I miss their noise and the life that flows through our home.

I miss that.

I miss lying in bed with Dave and being squashed in the middle,

A five year old boy and girl on either end -

her curled neatly into the fetal position, the morning sun catching in her curls

he spreadeagled, regaling us with stories about cars and tow trucks.

I miss knowing that a nurse is not going to come through our bedroom door

to add another medication into a drip that wasn’t there a week ago.

I miss seeing Ivy smile

not those little half smiles that she pulls

because she thinks it’s what I want to see.

A real smile.

I miss hearing her bossing Noah around

and the push and pull of their kinship.

I miss hearing her giggle.

Here, she only seems like a half self.

Her eyes are cautious, not wrinkled at the sides with laughter.

Her mouth held tightly, in strength as much as in weakness.

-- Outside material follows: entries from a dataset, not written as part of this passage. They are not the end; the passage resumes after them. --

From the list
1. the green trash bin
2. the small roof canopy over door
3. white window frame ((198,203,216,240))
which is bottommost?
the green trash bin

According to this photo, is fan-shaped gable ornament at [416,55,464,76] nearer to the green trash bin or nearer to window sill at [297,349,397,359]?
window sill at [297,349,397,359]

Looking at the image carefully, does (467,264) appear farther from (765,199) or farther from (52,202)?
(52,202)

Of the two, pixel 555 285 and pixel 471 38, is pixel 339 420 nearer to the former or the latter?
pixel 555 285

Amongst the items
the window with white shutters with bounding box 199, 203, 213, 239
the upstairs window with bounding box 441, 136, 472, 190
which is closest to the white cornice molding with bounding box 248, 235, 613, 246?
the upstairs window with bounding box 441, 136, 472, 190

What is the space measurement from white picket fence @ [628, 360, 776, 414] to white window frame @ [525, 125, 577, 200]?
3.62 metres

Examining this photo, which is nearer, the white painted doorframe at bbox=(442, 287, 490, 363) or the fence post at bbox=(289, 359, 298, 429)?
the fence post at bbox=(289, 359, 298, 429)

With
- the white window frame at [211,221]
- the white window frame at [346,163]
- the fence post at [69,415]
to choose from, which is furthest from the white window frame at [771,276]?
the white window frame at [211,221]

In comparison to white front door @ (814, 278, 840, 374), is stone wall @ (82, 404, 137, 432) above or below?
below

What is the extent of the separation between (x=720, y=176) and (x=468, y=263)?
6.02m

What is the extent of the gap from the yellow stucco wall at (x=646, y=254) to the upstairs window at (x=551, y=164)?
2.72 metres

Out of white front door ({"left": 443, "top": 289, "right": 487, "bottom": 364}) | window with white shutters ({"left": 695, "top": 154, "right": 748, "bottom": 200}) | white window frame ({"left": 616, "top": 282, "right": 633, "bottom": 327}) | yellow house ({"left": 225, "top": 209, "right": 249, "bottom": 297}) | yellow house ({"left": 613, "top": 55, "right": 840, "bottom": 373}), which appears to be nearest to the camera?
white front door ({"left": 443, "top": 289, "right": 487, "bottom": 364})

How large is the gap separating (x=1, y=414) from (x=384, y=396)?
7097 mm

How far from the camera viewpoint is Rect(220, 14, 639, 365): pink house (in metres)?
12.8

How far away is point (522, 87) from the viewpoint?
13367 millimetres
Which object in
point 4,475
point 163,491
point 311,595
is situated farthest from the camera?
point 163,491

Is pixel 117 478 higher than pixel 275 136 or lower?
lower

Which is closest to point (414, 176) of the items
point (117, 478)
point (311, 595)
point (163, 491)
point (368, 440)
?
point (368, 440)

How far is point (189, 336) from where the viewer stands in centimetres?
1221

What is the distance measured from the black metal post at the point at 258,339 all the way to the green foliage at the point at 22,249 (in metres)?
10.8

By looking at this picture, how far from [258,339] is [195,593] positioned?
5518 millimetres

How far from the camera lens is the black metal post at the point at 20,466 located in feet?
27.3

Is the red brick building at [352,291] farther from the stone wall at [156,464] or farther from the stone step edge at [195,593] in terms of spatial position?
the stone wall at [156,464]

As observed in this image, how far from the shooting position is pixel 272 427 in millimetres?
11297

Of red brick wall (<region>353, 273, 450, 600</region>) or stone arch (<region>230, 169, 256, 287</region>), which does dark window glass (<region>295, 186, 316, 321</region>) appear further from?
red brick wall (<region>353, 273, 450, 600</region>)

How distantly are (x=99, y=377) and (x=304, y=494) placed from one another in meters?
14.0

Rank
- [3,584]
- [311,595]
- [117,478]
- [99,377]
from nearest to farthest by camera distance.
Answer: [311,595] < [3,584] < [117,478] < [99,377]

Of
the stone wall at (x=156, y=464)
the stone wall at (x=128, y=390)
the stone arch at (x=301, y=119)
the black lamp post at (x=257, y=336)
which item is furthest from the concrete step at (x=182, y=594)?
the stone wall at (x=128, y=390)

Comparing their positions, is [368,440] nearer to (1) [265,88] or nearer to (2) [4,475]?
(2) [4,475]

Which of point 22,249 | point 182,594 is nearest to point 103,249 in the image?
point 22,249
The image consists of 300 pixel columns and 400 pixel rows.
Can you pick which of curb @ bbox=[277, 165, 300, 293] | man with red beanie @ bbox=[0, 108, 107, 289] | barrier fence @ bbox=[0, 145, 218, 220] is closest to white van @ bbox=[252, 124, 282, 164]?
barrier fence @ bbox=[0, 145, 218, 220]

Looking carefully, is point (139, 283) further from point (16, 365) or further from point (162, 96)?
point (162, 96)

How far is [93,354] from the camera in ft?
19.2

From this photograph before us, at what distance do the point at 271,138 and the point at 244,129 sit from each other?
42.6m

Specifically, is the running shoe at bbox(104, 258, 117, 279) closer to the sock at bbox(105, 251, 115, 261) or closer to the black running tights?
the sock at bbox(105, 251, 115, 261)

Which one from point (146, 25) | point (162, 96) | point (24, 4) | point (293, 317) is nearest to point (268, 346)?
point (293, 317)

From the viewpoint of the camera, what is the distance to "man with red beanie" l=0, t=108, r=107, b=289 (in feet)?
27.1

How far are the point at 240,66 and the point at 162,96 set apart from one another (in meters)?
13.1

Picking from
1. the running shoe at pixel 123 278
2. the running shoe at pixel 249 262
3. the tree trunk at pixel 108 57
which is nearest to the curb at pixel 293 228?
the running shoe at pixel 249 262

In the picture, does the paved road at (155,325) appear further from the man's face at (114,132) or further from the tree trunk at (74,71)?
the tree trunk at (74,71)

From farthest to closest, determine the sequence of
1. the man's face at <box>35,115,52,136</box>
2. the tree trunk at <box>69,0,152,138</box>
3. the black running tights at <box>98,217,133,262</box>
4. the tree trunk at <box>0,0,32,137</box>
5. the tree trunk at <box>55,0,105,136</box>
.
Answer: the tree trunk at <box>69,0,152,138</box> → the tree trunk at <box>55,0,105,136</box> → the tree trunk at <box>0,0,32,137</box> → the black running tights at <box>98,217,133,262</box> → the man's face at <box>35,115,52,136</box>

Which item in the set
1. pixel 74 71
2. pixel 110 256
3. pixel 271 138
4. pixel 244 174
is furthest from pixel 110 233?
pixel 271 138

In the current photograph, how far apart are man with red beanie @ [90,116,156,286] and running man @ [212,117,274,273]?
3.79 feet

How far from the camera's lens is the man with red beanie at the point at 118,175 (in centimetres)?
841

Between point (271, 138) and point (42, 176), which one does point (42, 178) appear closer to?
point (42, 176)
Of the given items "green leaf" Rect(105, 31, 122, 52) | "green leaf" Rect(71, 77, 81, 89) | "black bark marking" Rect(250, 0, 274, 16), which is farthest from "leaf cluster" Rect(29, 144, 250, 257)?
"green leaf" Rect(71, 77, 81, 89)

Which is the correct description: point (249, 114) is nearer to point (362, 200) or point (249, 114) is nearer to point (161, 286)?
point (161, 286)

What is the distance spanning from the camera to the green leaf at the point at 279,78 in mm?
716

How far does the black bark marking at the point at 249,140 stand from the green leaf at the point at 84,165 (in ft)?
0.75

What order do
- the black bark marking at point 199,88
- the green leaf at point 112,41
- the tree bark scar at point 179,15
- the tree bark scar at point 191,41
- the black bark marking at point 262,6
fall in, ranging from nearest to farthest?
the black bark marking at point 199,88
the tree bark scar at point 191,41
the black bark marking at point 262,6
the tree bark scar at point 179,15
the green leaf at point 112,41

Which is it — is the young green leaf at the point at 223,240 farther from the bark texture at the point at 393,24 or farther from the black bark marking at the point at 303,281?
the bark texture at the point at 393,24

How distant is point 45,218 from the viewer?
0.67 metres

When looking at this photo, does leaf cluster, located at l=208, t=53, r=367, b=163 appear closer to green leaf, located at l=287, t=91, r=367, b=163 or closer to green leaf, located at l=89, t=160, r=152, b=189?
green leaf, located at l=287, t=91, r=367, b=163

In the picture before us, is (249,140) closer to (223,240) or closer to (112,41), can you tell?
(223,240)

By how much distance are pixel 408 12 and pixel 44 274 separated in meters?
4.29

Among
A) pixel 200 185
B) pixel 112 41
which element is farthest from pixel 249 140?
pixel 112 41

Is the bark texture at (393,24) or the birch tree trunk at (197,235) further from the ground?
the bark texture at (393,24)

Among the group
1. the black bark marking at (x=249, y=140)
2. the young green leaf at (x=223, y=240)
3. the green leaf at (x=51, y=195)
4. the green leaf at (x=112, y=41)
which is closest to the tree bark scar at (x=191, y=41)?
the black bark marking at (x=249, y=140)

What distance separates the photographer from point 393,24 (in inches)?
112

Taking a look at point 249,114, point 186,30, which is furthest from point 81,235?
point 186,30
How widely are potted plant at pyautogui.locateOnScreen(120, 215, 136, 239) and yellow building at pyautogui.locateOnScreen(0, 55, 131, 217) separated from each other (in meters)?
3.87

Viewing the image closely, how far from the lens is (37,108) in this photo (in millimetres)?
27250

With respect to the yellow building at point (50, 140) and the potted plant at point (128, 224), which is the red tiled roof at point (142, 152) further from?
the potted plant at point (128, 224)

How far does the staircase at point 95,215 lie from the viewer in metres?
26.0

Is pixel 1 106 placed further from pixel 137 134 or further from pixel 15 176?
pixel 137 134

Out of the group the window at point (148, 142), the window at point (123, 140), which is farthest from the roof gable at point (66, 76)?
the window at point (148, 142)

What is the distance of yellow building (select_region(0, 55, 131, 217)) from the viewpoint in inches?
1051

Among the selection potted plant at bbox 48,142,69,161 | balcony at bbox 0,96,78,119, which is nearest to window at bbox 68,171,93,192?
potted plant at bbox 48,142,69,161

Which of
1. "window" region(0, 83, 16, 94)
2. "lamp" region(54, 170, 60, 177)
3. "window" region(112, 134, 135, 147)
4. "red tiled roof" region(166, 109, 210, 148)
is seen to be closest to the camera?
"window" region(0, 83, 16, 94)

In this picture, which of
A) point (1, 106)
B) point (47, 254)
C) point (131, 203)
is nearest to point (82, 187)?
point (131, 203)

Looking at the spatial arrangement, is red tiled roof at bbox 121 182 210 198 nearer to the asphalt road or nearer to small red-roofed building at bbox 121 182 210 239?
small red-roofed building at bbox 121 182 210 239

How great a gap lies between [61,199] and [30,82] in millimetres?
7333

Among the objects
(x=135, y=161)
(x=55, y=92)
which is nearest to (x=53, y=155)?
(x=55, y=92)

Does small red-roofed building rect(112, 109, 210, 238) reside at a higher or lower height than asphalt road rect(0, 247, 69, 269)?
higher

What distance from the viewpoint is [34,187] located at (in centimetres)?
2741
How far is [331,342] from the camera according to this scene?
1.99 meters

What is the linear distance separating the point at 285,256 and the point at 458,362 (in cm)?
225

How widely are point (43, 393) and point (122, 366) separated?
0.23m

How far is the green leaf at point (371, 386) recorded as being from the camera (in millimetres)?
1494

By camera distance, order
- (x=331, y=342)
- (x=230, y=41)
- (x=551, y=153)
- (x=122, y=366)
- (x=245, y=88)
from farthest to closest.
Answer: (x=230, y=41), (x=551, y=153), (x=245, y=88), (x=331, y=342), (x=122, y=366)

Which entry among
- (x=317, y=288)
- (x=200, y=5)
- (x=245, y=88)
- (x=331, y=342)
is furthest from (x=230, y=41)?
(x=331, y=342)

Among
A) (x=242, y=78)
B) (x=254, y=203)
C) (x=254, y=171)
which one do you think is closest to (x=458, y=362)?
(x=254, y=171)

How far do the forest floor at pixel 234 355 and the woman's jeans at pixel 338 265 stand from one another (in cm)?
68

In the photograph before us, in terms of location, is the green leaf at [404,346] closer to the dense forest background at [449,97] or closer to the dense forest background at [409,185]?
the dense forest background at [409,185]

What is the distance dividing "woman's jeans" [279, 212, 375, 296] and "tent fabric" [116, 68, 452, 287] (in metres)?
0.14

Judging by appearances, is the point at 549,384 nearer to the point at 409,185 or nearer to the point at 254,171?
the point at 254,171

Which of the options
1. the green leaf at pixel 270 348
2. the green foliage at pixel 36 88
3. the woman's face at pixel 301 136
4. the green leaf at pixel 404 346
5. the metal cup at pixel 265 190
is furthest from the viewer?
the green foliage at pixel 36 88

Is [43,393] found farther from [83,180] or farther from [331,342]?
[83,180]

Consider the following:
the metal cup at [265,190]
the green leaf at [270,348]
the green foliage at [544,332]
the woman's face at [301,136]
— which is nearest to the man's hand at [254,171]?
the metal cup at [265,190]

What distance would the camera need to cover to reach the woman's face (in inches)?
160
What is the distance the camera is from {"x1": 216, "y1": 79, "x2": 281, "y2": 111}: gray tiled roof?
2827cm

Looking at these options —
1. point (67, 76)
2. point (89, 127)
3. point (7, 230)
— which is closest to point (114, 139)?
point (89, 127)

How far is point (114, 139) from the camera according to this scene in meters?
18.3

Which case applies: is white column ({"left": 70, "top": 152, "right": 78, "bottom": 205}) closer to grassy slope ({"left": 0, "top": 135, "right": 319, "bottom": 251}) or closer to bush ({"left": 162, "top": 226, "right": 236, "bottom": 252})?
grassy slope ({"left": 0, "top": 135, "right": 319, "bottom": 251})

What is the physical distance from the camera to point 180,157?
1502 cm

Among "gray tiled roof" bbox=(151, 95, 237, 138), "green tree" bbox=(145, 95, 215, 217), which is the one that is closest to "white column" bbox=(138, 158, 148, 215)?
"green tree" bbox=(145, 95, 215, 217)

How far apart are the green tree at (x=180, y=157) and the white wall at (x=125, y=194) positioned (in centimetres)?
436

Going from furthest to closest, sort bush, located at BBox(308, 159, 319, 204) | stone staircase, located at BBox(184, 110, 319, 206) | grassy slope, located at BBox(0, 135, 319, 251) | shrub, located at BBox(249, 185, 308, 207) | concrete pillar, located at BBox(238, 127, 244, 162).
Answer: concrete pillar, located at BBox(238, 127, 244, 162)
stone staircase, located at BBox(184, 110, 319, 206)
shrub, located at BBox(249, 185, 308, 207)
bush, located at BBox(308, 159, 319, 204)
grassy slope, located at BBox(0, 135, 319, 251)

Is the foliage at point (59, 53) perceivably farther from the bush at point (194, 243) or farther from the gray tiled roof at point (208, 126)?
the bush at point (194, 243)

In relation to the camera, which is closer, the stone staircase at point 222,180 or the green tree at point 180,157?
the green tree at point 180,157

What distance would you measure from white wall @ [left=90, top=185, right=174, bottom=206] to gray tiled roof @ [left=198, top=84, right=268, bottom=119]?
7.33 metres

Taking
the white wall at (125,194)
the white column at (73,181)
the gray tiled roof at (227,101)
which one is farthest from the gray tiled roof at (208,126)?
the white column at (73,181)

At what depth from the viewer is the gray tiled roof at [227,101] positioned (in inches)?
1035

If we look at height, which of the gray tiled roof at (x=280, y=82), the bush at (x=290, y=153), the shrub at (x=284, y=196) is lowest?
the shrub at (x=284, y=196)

I miss having the freedom to choose.

I mean really choose.

Here my choices include whether to risk a little life

one way

or another.

Whether to fight

or concede.

I just don’t want those kind of choices.

I miss feeling certain.

Living in fear is no way to live at all.

It’s exhausting

and terrifying.

I miss feeling happy.

In here it’s a mixture of confusion and anger and sadness.

In here nothing seems right

and yes, I will admit that

it feels as though the colour has drained from our world

and everything is washed in different shades of grey.

It’s hard to remain positive some days.

This morning I wondered if I could just disappear.

Take the girl.

Take the risk.

Walk away,

just go missing

but that’s not the answer either, is it?

 

The case here

 


When you hope for something you are often let down.

 

Which is the case here.

The girl’s port line is infected with candida.

The very same that was in the last one that was removed

just three months ago.

I have cried and gnashed my teeth.

I have been sad and angry, hurt and confused

but none of that matters

because despite my feeling that this is insurmountably unfair

the port will need to come out.

I don’t want to put another one in.

Ivy and indwelling catheters do not mix.

I know that now.

There are two different camps -

the few who agree with me

and the many who think I am insane

not to try again.

At the moment I just want the silly thing gone.

A picc line will replace it for as long as is humanly possible

and then Dave and I will have to make a new decision.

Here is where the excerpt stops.